■ **Description of the task**
Reproduce the records verbatim, from the line containing "Out of the choices" through the line containing "2279 centimetres", with both of those lines included.

■ **The input**
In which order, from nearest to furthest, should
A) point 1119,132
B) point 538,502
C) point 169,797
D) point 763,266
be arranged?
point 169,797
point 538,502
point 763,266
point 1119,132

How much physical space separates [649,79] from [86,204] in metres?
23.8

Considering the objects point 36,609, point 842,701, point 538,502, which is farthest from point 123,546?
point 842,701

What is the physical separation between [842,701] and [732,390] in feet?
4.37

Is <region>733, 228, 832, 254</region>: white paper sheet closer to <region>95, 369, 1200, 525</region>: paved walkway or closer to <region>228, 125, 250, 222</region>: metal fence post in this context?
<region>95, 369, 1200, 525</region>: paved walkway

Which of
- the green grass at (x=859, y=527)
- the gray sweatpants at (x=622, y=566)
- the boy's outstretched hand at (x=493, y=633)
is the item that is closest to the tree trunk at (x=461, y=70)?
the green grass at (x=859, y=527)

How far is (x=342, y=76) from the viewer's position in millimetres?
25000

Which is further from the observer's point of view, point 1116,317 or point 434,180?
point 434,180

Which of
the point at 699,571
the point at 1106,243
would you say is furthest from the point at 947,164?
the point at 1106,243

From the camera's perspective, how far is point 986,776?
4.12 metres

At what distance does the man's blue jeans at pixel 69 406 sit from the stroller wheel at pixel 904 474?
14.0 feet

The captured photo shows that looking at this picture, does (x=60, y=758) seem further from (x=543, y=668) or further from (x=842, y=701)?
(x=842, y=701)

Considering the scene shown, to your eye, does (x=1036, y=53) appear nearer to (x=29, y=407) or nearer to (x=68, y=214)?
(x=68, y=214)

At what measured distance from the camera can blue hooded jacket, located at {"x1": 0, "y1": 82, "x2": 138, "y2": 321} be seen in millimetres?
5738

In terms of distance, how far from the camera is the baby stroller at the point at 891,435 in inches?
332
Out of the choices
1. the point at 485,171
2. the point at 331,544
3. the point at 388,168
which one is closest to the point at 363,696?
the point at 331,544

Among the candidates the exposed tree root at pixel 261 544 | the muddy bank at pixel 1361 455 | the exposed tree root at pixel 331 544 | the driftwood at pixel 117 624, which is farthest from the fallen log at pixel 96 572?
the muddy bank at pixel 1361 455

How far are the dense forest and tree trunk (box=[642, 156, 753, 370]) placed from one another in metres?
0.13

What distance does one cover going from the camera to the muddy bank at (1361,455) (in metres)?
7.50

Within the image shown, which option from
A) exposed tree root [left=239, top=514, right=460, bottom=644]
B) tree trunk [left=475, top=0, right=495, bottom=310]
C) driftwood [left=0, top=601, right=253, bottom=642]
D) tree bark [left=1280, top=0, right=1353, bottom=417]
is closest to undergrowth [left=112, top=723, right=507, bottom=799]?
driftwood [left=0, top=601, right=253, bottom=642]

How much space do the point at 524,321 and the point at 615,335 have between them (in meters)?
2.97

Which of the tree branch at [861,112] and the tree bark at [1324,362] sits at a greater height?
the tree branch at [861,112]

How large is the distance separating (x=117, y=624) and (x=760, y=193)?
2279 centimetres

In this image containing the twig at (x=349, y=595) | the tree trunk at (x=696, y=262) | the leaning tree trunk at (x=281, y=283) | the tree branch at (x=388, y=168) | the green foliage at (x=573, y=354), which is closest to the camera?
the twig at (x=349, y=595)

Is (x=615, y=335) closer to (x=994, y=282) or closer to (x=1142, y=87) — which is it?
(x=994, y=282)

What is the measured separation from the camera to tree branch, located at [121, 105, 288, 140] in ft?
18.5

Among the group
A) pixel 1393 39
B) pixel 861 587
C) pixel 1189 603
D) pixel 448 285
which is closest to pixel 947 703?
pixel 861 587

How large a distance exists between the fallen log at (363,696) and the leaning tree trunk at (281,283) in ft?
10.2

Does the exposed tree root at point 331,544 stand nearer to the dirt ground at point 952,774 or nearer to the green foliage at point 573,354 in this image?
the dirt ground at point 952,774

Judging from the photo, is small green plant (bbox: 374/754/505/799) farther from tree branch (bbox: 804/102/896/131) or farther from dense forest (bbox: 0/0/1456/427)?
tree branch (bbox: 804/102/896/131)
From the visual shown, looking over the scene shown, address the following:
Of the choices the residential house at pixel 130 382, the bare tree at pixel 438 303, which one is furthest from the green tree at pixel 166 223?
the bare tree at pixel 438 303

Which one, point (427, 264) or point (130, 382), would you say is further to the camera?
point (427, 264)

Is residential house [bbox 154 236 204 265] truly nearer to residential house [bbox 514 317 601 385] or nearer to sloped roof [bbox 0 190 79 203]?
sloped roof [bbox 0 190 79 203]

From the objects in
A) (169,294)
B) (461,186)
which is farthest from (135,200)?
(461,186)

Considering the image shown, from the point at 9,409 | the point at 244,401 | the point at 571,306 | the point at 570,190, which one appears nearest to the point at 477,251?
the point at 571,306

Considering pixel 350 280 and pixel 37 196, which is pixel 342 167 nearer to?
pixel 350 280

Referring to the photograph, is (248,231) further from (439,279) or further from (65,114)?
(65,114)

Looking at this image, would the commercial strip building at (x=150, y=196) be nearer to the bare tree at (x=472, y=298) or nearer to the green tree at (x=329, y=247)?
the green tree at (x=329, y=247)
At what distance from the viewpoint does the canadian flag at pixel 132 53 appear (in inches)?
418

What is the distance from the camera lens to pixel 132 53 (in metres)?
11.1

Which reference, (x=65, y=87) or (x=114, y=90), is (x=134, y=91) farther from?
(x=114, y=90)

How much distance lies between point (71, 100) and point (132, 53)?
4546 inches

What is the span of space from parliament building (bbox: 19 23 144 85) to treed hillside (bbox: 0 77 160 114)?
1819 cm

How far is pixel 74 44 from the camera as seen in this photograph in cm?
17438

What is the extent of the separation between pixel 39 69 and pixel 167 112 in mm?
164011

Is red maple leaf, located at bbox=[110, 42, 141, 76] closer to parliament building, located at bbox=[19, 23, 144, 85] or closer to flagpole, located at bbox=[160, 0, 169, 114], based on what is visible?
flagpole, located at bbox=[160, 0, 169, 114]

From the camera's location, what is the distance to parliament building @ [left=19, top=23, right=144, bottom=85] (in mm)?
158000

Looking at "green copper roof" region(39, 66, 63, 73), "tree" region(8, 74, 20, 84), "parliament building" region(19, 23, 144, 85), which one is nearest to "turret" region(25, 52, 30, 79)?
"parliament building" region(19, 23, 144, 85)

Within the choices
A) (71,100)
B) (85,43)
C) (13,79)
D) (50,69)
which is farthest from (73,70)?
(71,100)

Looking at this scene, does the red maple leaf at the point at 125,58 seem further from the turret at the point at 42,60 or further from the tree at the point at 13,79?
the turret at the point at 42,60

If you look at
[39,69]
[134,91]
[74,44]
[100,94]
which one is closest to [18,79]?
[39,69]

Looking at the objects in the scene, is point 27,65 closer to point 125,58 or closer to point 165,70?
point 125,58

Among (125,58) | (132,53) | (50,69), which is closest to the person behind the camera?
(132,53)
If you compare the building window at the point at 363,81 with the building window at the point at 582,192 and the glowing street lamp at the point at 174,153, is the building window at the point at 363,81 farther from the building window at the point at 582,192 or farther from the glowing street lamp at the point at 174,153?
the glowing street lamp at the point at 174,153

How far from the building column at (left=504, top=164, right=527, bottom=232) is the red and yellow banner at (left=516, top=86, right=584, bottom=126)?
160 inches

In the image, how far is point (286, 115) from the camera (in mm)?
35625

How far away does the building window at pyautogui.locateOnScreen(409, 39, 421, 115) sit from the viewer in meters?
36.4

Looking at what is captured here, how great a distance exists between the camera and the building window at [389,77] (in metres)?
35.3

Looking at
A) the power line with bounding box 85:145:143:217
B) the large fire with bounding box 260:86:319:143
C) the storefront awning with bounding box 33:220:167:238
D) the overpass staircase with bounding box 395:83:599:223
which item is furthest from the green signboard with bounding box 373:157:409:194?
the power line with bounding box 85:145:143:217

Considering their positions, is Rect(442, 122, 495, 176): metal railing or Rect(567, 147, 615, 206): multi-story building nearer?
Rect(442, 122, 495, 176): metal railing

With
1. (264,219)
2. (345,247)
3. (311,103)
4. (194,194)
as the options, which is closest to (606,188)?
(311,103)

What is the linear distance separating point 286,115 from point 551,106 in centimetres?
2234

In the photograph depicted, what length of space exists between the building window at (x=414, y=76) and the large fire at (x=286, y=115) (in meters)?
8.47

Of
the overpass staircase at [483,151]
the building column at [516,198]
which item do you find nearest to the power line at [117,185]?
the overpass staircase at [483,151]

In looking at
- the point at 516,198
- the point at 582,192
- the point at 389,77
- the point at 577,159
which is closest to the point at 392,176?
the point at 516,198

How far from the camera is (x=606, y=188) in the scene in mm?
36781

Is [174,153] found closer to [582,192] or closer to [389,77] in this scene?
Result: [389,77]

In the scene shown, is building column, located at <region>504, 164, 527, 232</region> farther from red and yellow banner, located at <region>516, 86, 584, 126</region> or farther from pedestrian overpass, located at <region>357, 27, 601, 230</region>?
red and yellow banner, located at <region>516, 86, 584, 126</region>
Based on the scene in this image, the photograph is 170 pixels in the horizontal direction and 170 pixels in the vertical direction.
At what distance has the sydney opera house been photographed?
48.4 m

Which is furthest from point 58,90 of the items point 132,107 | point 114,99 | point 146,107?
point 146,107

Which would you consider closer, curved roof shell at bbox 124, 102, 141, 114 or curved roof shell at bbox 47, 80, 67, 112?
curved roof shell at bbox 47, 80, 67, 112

■ **Response below**
Out of the choices
1. the point at 485,171
2. the point at 331,544
3. the point at 388,168
which one is closest to the point at 363,696?
the point at 331,544

Among the candidates the exposed tree root at pixel 261 544 | the muddy bank at pixel 1361 455 | the exposed tree root at pixel 331 544 | the driftwood at pixel 117 624, which is farthest from the fallen log at pixel 96 572?
the muddy bank at pixel 1361 455

How far are the dense forest and tree trunk (box=[642, 156, 753, 370]) placed from one another in metres?
0.13

What distance does one cover going from the camera to the muddy bank at (1361,455) (in metres)?
7.50

Within the image shown, which option from
A) exposed tree root [left=239, top=514, right=460, bottom=644]
B) tree trunk [left=475, top=0, right=495, bottom=310]
C) driftwood [left=0, top=601, right=253, bottom=642]
D) tree bark [left=1280, top=0, right=1353, bottom=417]
is closest to undergrowth [left=112, top=723, right=507, bottom=799]?
driftwood [left=0, top=601, right=253, bottom=642]

How much space do the point at 524,321 and the point at 615,335 have between them (in meters)?
2.97

Which of the tree branch at [861,112] and the tree bark at [1324,362] sits at a greater height?
the tree branch at [861,112]

How large is the distance separating (x=117, y=624) and (x=760, y=193)?
2279 centimetres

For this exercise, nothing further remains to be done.